Exercises ::
1) Could you give again, word for word, the part of the court opinion excerpt that opens with the words containing "Greggory T. Colpitts" and closes with "MURPHY, Circuit Judges."?
2) Transcribe the listing from its first line through the line containing "[694,180,708,191]", with both ends included.

Appeal from the United States District Court for the Northern District of Oklahoma, Sven Erik Holmes, J.
Greggory T. Colpitts of Magee Colpitts, Tulsa, OK, for Appellants.
Larry M. Wolfson and Jerry L. Switzer, Jr. of Jenner Block, Chicago, IL, and Neal Tomlins and Ronald E. Goins of Tomlins Goins, Tulsa, OK, for Appellee.
Before HENRY, BRISCOE, and MURPHY, Circuit Judges.
This case requires us to determine whether lump sum cash payments due upon termination and promised to appellants when they executed employment contracts with Commercial Financial Services, Inc., (CFS), were entitled to priority as administrative expenses in CFS's eventual bankruptcy. After reviewing the briefs of the parties, the relevant case law, and the opinions of the bankruptcy court and the district court, we affirm.

Records for this exercise ::

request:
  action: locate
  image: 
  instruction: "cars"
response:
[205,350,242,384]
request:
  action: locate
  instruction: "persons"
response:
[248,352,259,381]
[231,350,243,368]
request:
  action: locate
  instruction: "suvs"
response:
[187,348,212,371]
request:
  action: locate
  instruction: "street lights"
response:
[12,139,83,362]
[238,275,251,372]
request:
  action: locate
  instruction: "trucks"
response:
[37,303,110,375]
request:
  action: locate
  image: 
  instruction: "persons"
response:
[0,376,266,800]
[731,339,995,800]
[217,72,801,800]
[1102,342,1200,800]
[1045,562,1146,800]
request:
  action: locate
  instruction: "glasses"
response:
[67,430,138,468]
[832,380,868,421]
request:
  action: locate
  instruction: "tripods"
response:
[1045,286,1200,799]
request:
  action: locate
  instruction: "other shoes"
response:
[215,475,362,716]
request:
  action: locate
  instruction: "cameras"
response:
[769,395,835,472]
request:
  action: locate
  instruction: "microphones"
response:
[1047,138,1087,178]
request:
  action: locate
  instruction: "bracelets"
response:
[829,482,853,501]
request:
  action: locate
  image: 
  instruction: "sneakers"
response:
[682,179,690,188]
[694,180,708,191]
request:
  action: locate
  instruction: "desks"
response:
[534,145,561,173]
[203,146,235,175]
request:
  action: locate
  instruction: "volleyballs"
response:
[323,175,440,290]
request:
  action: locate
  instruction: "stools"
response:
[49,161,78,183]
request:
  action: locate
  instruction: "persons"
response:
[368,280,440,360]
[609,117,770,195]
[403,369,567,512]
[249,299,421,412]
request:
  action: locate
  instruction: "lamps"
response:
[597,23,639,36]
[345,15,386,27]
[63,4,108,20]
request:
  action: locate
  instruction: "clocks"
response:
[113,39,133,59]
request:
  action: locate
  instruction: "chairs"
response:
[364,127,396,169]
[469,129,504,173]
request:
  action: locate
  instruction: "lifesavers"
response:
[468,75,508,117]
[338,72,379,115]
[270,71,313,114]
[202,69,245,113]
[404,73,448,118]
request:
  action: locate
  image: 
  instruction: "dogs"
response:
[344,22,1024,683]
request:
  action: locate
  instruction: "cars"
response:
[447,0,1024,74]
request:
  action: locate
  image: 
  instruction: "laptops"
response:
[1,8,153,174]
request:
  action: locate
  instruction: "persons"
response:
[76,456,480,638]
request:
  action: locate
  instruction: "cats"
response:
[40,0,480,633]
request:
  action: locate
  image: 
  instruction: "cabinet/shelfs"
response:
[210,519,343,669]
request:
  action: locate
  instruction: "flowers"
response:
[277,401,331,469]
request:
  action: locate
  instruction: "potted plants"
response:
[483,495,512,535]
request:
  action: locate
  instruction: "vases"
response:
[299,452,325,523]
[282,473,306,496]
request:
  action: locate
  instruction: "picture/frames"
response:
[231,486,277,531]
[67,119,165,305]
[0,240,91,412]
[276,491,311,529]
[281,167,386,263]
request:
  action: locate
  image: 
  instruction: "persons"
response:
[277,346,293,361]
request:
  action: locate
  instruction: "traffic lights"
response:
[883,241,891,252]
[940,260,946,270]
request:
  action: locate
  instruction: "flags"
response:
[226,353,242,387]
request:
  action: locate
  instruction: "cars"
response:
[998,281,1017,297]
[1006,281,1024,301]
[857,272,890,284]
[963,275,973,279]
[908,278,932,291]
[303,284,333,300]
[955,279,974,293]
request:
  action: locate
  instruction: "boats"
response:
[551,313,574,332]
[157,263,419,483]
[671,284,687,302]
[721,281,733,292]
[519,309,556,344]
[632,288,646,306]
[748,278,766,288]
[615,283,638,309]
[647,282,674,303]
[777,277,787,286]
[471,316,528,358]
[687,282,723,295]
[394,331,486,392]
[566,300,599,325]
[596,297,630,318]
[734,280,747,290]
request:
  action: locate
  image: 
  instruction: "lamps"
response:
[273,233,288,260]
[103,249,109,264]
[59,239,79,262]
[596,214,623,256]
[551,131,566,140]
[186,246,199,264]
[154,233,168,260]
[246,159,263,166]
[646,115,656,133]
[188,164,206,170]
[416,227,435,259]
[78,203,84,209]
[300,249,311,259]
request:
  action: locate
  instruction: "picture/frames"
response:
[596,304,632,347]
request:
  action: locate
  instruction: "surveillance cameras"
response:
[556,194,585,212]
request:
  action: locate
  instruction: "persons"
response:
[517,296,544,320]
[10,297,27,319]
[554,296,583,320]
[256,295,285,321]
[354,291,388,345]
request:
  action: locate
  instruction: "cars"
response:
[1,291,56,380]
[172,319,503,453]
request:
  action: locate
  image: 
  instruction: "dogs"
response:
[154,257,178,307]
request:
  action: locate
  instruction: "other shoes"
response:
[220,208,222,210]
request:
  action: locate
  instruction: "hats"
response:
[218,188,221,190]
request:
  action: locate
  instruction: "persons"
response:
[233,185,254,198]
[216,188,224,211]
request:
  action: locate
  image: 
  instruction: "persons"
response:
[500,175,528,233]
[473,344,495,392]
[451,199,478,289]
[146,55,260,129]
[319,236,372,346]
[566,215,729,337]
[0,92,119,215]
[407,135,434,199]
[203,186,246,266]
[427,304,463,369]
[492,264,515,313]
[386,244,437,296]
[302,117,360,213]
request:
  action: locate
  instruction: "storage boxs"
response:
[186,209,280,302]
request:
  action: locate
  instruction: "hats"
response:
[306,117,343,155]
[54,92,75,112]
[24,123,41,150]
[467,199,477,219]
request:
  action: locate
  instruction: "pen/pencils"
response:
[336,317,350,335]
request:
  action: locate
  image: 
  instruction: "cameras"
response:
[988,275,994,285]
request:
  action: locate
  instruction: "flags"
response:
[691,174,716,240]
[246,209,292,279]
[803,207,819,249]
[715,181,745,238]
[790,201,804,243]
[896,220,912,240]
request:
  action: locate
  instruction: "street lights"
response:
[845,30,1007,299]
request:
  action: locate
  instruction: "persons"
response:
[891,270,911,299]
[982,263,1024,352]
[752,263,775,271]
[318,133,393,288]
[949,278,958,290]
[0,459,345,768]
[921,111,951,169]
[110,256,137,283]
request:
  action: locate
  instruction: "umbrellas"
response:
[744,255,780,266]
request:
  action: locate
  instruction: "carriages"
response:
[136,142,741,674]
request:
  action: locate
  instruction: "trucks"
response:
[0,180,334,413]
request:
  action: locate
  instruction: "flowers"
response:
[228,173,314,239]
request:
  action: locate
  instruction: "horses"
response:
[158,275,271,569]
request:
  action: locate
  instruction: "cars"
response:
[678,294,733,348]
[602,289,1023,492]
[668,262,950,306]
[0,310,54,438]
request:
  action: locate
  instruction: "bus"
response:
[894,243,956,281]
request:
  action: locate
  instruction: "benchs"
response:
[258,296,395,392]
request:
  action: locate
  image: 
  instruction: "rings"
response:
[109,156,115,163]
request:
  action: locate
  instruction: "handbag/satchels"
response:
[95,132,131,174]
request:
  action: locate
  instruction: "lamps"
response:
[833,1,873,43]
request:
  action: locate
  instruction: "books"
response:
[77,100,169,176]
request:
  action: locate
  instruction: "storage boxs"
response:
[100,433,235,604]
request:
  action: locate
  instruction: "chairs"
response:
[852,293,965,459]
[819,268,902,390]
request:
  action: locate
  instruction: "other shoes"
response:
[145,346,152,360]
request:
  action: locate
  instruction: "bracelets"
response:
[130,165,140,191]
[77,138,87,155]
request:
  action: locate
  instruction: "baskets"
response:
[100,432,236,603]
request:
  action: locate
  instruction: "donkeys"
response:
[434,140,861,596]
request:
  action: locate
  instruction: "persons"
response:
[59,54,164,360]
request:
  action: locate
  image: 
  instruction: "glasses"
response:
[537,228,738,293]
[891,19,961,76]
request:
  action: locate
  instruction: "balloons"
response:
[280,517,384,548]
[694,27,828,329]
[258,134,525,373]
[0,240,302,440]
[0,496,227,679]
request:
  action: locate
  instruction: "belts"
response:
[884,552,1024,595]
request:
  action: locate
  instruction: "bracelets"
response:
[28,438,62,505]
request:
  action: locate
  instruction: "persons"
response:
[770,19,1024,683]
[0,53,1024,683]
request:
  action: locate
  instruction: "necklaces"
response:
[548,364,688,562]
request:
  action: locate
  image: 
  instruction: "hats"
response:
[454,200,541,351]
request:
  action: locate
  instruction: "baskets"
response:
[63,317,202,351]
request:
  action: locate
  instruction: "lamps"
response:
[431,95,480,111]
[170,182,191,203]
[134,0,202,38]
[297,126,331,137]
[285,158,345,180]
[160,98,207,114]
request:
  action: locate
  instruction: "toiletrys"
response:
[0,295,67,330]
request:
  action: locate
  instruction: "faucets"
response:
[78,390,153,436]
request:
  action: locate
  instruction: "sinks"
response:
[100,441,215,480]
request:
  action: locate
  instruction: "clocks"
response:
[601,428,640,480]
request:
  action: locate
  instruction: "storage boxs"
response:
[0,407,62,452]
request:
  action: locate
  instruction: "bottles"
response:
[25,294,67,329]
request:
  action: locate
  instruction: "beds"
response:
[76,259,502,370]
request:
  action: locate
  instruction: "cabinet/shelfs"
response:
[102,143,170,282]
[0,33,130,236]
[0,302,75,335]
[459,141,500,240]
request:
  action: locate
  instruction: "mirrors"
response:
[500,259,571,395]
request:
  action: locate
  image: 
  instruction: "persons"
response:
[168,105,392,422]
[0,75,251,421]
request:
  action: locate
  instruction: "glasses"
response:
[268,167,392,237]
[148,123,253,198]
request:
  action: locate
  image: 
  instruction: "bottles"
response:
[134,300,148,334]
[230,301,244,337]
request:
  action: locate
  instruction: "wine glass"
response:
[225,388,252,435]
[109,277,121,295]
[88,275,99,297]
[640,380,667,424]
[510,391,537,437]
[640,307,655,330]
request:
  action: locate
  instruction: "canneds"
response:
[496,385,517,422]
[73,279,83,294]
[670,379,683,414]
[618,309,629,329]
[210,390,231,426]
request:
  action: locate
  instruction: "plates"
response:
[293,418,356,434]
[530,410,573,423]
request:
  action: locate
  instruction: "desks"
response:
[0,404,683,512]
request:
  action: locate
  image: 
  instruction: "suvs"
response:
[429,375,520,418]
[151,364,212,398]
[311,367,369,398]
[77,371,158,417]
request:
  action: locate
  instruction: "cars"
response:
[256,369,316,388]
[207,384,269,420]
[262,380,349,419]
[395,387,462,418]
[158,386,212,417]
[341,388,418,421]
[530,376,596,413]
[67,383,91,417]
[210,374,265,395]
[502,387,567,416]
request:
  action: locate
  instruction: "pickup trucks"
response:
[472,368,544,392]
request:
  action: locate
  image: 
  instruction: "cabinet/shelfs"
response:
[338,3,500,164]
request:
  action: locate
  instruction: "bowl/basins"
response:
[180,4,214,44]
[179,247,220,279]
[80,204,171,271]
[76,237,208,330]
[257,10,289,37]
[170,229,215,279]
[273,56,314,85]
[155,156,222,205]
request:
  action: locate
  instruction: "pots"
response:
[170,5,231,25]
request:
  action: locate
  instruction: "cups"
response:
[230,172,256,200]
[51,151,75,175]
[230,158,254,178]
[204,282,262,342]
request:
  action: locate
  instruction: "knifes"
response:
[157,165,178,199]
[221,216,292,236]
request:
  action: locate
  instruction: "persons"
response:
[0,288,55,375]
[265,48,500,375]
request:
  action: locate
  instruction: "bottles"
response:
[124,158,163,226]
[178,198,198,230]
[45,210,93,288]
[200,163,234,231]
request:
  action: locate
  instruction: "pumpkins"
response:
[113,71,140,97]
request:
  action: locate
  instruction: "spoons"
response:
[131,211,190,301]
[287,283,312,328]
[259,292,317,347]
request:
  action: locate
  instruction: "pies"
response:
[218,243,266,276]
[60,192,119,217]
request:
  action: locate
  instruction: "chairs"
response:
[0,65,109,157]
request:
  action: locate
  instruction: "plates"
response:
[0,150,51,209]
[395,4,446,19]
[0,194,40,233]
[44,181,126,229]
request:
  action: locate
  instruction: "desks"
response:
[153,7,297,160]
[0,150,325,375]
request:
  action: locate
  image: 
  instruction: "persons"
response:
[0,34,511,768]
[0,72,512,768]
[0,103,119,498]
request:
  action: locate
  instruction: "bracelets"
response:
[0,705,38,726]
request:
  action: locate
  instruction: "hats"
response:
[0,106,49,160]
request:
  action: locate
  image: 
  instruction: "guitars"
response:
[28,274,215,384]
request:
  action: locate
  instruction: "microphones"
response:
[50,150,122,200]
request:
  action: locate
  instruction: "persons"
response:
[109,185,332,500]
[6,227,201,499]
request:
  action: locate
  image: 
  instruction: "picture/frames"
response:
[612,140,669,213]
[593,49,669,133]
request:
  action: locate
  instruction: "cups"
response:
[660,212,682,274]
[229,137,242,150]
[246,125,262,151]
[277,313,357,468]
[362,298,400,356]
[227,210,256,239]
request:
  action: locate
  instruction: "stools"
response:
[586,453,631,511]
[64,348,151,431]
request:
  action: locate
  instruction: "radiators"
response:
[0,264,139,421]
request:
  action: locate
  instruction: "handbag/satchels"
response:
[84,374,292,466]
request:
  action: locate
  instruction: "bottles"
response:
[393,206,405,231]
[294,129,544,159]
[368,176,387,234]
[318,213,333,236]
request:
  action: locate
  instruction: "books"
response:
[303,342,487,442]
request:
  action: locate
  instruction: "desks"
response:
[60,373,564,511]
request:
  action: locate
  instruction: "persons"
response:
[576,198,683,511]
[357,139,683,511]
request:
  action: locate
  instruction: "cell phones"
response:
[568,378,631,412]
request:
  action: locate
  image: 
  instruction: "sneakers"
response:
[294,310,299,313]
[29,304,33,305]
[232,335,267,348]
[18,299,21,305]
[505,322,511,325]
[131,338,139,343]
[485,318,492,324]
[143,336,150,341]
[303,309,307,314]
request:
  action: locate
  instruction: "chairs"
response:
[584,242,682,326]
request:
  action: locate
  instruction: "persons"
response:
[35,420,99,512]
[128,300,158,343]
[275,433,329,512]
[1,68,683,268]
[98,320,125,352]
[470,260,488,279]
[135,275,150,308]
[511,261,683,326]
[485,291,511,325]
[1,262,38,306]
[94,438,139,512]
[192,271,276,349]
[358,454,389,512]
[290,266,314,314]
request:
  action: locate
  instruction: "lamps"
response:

Task-by-task answers ::
1)
Greggory T. Colpitts of Magee Colpitts, Tulsa, OK, for Appellants.
Larry M. Wolfson and Jerry L. Switzer, Jr. of Jenner Block, Chicago, IL, and Neal Tomlins and Ronald E. Goins of Tomlins Goins, Tulsa, OK, for Appellee.
Before HENRY, BRISCOE, and MURPHY, Circuit Judges.

2)
request:
  action: locate
  image: 
  instruction: "cars"
response:
[205,350,242,384]
request:
  action: locate
  instruction: "persons"
response:
[248,352,259,381]
[231,350,243,368]
request:
  action: locate
  instruction: "suvs"
response:
[187,348,212,371]
request:
  action: locate
  instruction: "street lights"
response:
[12,139,83,362]
[238,275,251,372]
request:
  action: locate
  instruction: "trucks"
response:
[37,303,110,375]
request:
  action: locate
  image: 
  instruction: "persons"
response:
[0,376,266,800]
[731,339,995,800]
[217,72,801,800]
[1102,342,1200,800]
[1045,562,1146,800]
request:
  action: locate
  instruction: "glasses"
response:
[67,430,138,468]
[832,380,868,421]
request:
  action: locate
  instruction: "tripods"
response:
[1045,286,1200,799]
request:
  action: locate
  instruction: "other shoes"
response:
[215,475,362,716]
request:
  action: locate
  instruction: "cameras"
response:
[769,395,835,472]
request:
  action: locate
  instruction: "microphones"
response:
[1047,138,1087,178]
request:
  action: locate
  instruction: "bracelets"
response:
[829,482,853,501]
request:
  action: locate
  image: 
  instruction: "sneakers"
response:
[682,179,690,188]
[694,180,708,191]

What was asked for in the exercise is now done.